• SOURCE TEXT
#####

We want to avoid being preempted while the watchpoint is set up;
otherwise, we would report data-races for CPU-local data, which is
incorrect. An alternative would be adding the source CPU to the
watchpoint, and checking that the CPU != this_cpu. There are several
problems with that alternative:
1. We do not want to steal more bits from the watchpoint encoding for
things other than read/write, size, and address, as not only does it
affect accuracy, it would also increase performance overhead in the
fast-path.
2. As a consequence, if we get a preemption and run a task on the same
CPU, and there *is* a genuine data-race, we would *not* report it; and
since this is the common case (and not accesses to CPU-local data), it
makes more sense (from a data-race detection PoV) to simply disable
preemptions and ensure that all tasks are run on other CPUs as well as
avoid the problem of point (1).

I can add a comment to that effect here for v2.

Thanks,
-- Marco
Boqun Feng Oct. 17, 2019, 12:25 a.m. UTC | #9
On Wed, Oct 16, 2019 at 12:06:51PM +0200, Marco Elver wrote:
> On Wed, 16 Oct 2019 at 11:42, Boqun Feng <boqun.feng@gmail.com> wrote:
> >
> > Hi Marco,
> >
> > On Wed, Oct 16, 2019 at 10:39:52AM +0200, Marco Elver wrote:
> > [...]
> > > --- /dev/null
> > > +++ b/kernel/kcsan/kcsan.c
> > > @@ -0,0 +1,81 @@
> > > +// SPDX-License-Identifier: GPL-2.0
> > > +
> > > +/*
> > > + * The Kernel Concurrency Sanitizer (KCSAN) infrastructure. For more info please
> > > + * see Documentation/dev-tools/kcsan.rst.
> > > + */
> > > +
> > > +#include <linux/export.h>
> > > +
> > > +#include "kcsan.h"
> > > +
> > > +/*
> > > + * Concurrency Sanitizer uses the same instrumentation as Thread Sanitizer.

#####

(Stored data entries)

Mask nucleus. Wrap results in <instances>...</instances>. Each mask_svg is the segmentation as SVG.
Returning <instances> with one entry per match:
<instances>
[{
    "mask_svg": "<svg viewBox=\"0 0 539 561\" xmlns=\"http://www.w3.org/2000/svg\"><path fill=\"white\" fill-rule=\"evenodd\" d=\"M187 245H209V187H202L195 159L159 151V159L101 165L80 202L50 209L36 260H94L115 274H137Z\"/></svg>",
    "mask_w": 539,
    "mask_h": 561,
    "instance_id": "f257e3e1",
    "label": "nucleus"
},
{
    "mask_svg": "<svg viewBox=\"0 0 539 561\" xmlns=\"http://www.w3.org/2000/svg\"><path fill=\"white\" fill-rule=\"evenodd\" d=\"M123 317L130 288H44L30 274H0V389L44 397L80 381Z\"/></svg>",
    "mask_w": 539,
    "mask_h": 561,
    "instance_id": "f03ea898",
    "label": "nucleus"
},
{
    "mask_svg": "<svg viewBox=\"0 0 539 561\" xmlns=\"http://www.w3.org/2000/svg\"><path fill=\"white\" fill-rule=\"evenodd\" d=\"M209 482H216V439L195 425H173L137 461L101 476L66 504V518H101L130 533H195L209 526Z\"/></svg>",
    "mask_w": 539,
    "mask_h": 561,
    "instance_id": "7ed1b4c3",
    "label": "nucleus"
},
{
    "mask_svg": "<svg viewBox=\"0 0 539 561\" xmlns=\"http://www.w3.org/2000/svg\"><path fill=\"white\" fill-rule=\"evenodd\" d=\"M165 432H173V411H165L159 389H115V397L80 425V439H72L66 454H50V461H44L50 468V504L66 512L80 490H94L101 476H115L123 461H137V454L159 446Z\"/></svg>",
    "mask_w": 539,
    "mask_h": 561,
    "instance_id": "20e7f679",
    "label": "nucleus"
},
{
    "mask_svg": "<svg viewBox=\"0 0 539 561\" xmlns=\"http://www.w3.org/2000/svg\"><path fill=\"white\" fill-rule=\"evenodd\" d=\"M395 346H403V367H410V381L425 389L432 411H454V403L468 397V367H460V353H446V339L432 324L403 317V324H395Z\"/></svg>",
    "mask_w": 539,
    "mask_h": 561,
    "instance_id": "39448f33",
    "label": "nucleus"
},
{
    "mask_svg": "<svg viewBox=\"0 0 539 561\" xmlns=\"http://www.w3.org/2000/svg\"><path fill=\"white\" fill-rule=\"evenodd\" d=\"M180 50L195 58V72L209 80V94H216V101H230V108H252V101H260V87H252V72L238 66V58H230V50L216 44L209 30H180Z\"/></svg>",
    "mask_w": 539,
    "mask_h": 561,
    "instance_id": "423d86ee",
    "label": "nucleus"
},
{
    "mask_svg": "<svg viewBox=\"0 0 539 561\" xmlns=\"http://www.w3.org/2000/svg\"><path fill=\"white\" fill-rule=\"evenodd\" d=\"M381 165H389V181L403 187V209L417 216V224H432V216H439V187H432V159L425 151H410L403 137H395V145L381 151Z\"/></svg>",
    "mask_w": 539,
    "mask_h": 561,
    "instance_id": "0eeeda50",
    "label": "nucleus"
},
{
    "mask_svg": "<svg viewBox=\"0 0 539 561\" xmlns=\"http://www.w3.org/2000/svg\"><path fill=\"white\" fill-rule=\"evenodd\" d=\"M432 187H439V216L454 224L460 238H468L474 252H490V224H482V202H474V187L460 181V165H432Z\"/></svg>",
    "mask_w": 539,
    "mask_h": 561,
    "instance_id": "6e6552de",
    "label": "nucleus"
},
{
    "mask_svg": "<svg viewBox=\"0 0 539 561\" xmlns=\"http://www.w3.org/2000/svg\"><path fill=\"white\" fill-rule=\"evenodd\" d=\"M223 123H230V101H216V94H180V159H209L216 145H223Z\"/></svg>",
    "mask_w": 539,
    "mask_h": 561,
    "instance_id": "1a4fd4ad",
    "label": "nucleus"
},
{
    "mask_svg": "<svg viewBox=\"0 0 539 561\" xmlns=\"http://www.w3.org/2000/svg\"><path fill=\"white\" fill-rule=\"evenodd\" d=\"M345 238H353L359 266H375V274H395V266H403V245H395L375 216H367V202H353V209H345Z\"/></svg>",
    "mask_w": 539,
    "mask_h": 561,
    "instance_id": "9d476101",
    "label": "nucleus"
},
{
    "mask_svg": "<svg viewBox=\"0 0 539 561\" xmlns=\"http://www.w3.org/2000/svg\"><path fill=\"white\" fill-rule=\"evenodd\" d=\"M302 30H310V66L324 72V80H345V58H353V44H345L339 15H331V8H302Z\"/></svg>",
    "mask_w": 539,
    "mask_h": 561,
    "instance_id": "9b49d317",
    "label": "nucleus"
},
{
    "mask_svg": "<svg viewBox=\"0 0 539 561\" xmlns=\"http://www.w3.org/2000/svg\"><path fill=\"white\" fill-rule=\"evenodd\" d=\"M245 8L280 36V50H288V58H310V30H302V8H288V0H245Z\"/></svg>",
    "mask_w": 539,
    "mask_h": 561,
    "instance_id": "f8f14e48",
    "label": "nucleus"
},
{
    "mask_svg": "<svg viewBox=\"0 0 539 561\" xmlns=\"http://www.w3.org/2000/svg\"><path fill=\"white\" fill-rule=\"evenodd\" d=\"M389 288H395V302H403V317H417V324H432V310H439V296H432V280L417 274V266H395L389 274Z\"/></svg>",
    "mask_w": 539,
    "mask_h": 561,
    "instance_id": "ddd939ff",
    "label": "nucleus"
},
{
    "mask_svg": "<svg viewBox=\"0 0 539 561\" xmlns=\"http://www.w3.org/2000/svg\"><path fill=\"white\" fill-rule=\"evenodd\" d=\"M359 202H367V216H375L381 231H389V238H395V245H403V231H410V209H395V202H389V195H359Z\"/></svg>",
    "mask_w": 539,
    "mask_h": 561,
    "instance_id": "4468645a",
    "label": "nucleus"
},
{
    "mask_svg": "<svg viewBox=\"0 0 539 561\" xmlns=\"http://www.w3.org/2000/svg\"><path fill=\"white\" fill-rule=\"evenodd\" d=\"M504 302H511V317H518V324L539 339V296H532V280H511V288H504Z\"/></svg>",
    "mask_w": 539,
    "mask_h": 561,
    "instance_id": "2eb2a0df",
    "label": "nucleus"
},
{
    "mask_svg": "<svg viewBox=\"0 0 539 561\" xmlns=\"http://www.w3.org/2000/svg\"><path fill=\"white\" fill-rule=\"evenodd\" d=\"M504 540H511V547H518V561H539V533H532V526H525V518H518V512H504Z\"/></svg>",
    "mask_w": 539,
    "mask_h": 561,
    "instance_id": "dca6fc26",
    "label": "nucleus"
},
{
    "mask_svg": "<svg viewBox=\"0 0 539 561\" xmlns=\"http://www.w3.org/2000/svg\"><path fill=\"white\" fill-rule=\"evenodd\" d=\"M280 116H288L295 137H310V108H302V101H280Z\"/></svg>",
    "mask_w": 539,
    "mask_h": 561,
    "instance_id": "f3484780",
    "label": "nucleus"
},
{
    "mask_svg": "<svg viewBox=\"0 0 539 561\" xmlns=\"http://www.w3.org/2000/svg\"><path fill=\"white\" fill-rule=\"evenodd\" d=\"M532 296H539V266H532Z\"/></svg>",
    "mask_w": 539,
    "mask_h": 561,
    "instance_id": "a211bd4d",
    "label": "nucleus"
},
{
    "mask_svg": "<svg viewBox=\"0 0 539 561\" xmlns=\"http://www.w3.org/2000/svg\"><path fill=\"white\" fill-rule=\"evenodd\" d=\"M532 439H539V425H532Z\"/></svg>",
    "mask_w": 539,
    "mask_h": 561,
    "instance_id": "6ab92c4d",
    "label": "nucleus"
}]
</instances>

#####

• WORK INSTRUCTION
Rewrite the source text starting at "2. As a consequence, if" and ending at "of point (1).", changing "common case" to "typical case". Rely only on the source text.

• ANSWER BELOW
2. As a consequence, if we get a preemption and run a task on the same
CPU, and there *is* a genuine data-race, we would *not* report it; and
since this is the typical case (and not accesses to CPU-local data), it
makes more sense (from a data-race detection PoV) to simply disable
preemptions and ensure that all tasks are run on other CPUs as well as
avoid the problem of point (1).